The result is very promising. Our model correctly classifies the first two comments as positive and the last two as negative. We can conclude that our predictions are pretty accurate even when dealing with unknown data. Consequently, we have successfully completed our text classification task!

Conclusion

In this post we have followed a workflow for natural language processing with the goal to implement a binary text classification. After applying a pre processing and cleaning strategy, we have used a frequency based method (TF-IDF) to transform input texts to a numeric representation. These text vectors are the features used as input in our classification models. In the next step, we applied different models to our classification task and compared the results using a meaningful prediction score metric. We’ve learned that this rather simple process is able to already produce decent results. Following, we have performed parameter tuning to further improve our model performance. Finally, we have used the model’s predictions to uncover inconsistent reviews and to classify new comments.

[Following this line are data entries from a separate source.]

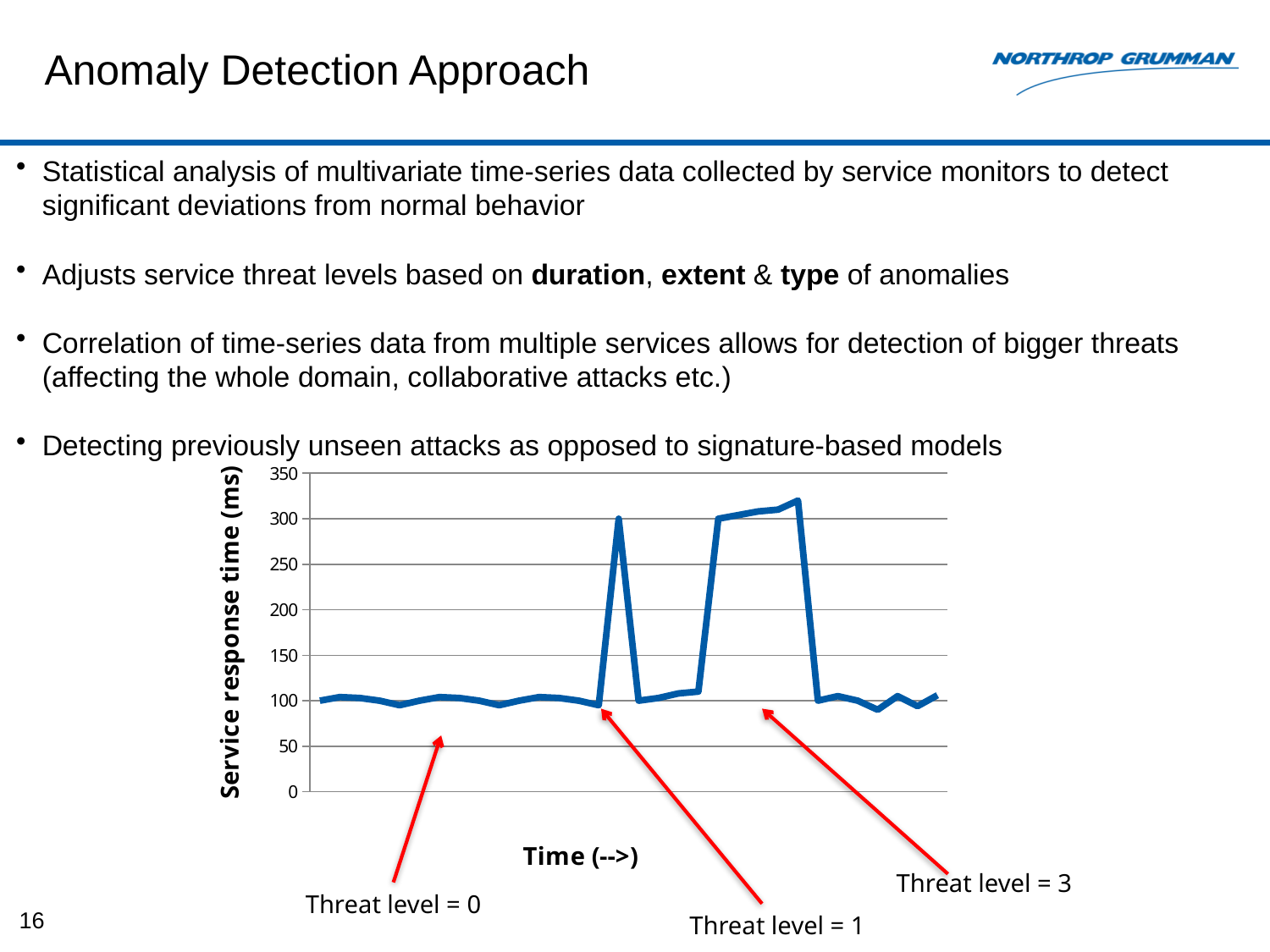
Is the sustained high plateau in the line greater or less than 250? greater What is the title of the vertical axis of the chart? Service response time (ms) Which threat levels are annotated with arrows on the chart? Threat level = 0, Threat level = 1, Threat level = 3 Is the value of the line in the region marked Threat level = 0 greater or less than 50? greater Which is higher: the peak of the sustained plateau or the peak of the first sharp spike? the sustained plateau Is the first sharp spike in the line greater or less than 250? greater What kind of chart is shown on the slide? line chart How many distinct excursions above 200 does the line make? 2 Does the line rise steadily, fall steadily, or stay roughly flat with temporary spikes along the x axis? roughly flat with temporary spikes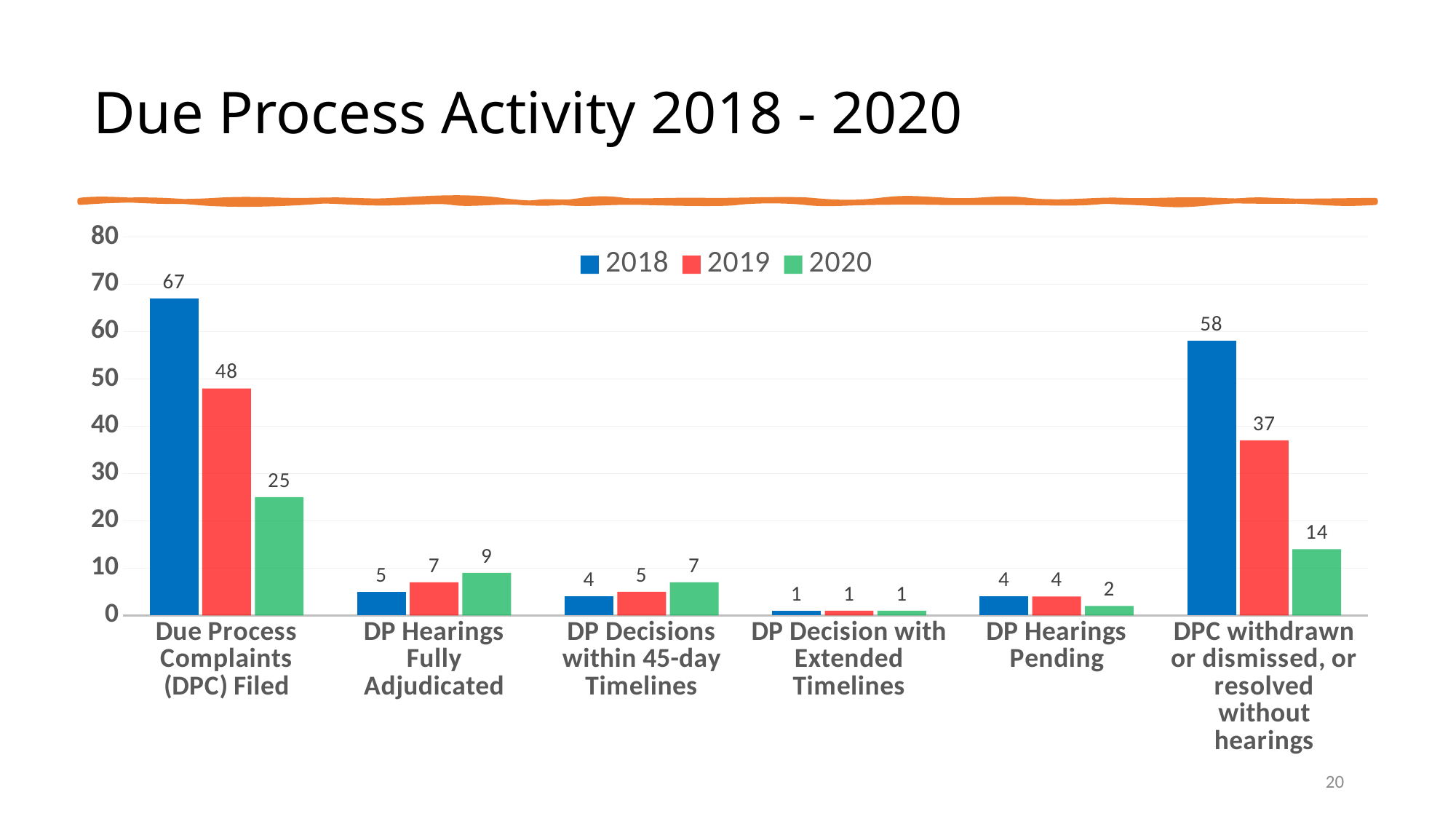
How many series does the legend list? 3 Which is larger: the 2019 value for DPC withdrawn or dismissed, or resolved without hearings, or the 2019 value for Due Process Complaints (DPC) Filed? Due Process Complaints (DPC) Filed What was the number of Due Process Complaints (DPC) Filed in 2018? 67 Is the 2018 value for DPC withdrawn or dismissed, or resolved without hearings greater or less than 50? greater Which category has the lowest value for 2018? DP Decision with Extended Timelines How many categories are shown on the x axis? 6 How many DP Hearings were Fully Adjudicated in 2019? 7 What kind of chart is shown on the slide? Bar chart Do the values for Due Process Complaints (DPC) Filed rise or fall from 2018 to 2020? Fall What is the difference between the 2018 and 2020 values for Due Process Complaints (DPC) Filed? 42 What was the 2020 value for DPC withdrawn or dismissed, or resolved without hearings? 14 Which category has the highest value for 2019? Due Process Complaints (DPC) Filed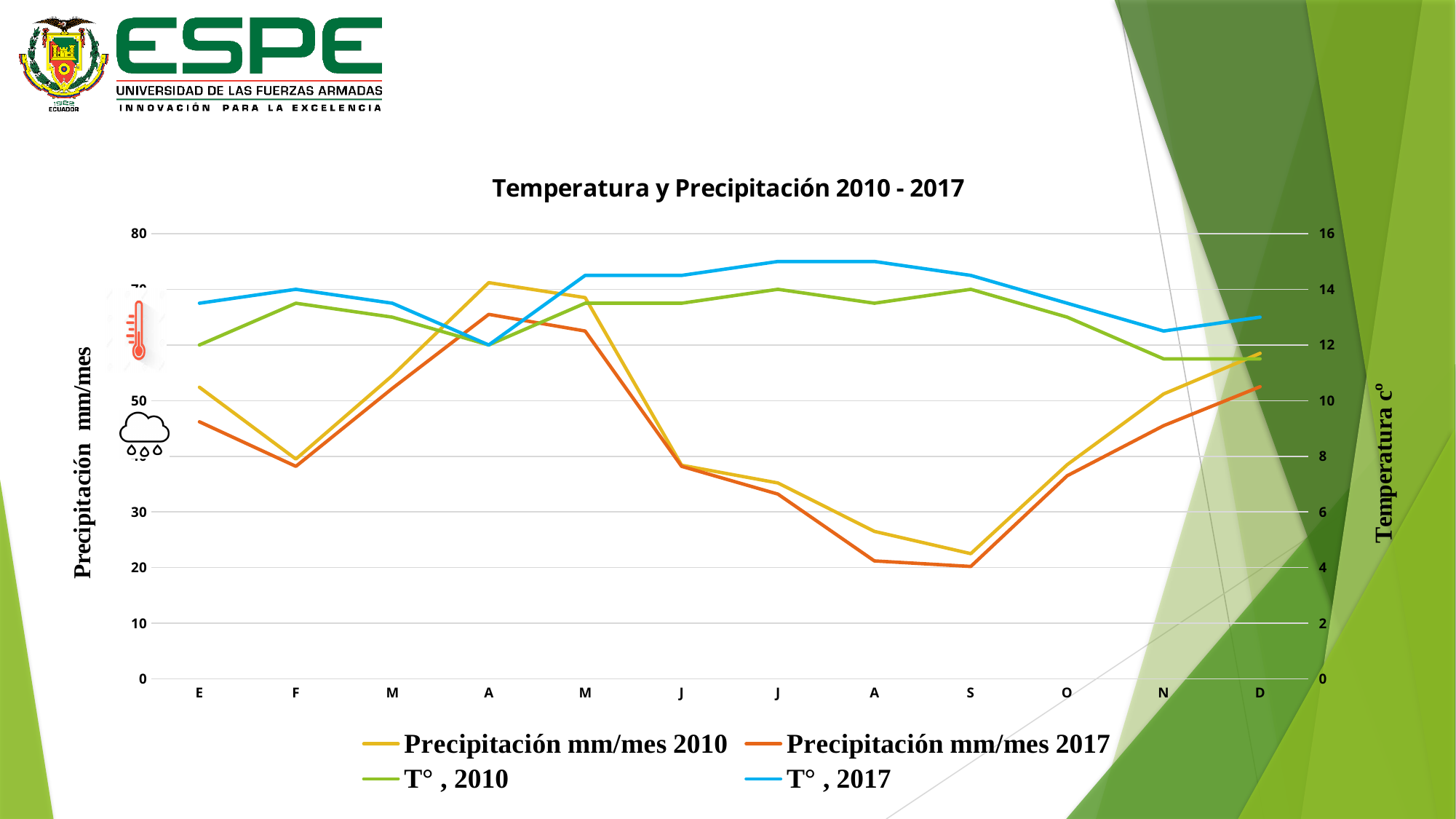
Is the Precipitación mm/mes 2017 value in S greater or less than 30? less Does the Precipitación mm/mes 2017 series rise or fall from M (May) to S? fall What is the title of the chart? Temperatura y Precipitación 2010 - 2017 Is the T° , 2017 value in J (July) greater or less than 14? greater What colour is the T° , 2017 line? blue In which month does the Precipitación mm/mes 2010 series reach its highest value? A (April) How many months are plotted along the x axis? 12 In E, which series is higher: Precipitación mm/mes 2010 or Precipitación mm/mes 2017? Precipitación mm/mes 2010 What kind of chart is shown on the slide? line chart In which month is the T° , 2017 series at its lowest? A (April) In which month does the Precipitación mm/mes 2017 series reach its lowest value? S How many series does the legend list? 4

In the next post, we will improve upon the outcome of this process, particularly on the harder to predict negative rating class. For that, we will apply more advanced methods. For one, this will include using word embeddings to represent our texts. Moreover, we will use different, advanced implementations of Neural Networks as our classification models.